Authors: Lady Megs Gamble
If either lady noticed the formality of his address now that he knew he was not alone with his house guest, neither commented on it. “I only lent her to you, Gerald. I did not make you a gift of my companion and friend,” Meg said.
Annis flushed. “I would be happy to remain here, Sir Gerald, and help Lady Mattingly, but if Lady Meg needs me, her claim is stronger.”
Meg was a little hurt at her friend’s lack of enthusiasm. “Well, of course, if you’d rather stay for a while, that’s quite all right with me.”
Gerald and Annis exchanged a look. This time Meg saw what they had tried to disguise. “But no wonder you both are dragging your heels this way. Why, you’re—” she blurted out.
“Is that you, Meg, dear?” Lady Mattingly said as she entered the room, a basket of creamy roses in her hand. She proffered her cheek for a kiss and beamed at Meg. “You’re quite in your best looks, my dear. But why have you left that handsome husband of yours to come chasing over here?”
“She has come to take Miss Fairchild back to Hedgemere, Mother,” Gerald said, his voice even and his face expressionless.
“Yes, Lady Mattingly, I am needed.”
“Why, no, Annis, you must stay if there is anything that Lady Mattingly or Gerald need,” said Meg, seeing a chance to give her friends the time together they clearly wanted. She beamed at the Mattinglys. “It was merely that I wondered what Annis had been doing and if she needed anything from home.”
“I see,” said Lady Mattingly, and Meg wondered if she did.
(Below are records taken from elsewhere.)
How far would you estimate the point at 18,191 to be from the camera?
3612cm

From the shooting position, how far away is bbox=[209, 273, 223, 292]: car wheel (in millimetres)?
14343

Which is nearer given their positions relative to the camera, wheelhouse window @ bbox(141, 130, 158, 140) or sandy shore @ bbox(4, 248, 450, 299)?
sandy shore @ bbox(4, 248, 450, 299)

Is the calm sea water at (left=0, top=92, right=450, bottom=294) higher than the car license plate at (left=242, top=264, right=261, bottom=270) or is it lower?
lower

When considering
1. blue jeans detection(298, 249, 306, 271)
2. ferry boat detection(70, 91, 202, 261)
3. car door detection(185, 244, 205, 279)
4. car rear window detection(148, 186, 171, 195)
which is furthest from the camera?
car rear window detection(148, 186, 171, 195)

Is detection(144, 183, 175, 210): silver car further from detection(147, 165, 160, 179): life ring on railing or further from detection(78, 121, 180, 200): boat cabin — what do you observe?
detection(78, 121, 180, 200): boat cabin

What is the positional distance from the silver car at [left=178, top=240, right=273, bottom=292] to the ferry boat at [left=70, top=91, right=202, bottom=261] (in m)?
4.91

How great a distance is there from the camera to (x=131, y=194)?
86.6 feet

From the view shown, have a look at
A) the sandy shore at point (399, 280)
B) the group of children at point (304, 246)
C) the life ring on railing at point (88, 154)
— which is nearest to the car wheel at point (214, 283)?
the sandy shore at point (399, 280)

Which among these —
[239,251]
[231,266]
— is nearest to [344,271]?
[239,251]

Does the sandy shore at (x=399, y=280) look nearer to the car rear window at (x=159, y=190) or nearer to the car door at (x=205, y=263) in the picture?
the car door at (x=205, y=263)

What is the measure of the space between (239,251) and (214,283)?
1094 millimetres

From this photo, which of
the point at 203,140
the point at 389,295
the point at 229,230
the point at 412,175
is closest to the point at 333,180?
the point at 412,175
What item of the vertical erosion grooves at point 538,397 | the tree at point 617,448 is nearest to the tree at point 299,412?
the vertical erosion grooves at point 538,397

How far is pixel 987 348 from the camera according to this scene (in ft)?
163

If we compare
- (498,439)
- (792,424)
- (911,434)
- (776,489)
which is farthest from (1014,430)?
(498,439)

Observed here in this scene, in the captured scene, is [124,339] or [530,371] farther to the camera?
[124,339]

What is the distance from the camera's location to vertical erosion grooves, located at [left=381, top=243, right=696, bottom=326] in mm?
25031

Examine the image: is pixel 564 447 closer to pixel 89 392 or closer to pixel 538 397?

She was certainly no fool, and if Annis and Gerald had been going around smelling of April and May, as they seemed to be doing now, then she must have twigged.
“I had hoped to persuade Annis to stay on here permanently,” Lady Mattingly began.
Annis opened her mouth, but Meg, thinking that Lady Mattingly knew and approved of her son’s interest in Miss Fairchild, rushed into speech ahead of her. “Oh, I don’t think there will be any difficulty about that, Lady Mattingly,” Meg said with a broad smile. “Don’t you agree, Gerald?”
The utter silence that greeted her words told Meg that she had made a grievous mistake. She saw the look of surprise and dawning dismay on Lady Mattingly’s face and the guilt on Annis’s.
It was Gerald who spoke. “No, Meg, I’m afraid it will not be easy to persuade Annis that her place is here.”
“Gerald!” Annis’s voice was anguished. “Please.”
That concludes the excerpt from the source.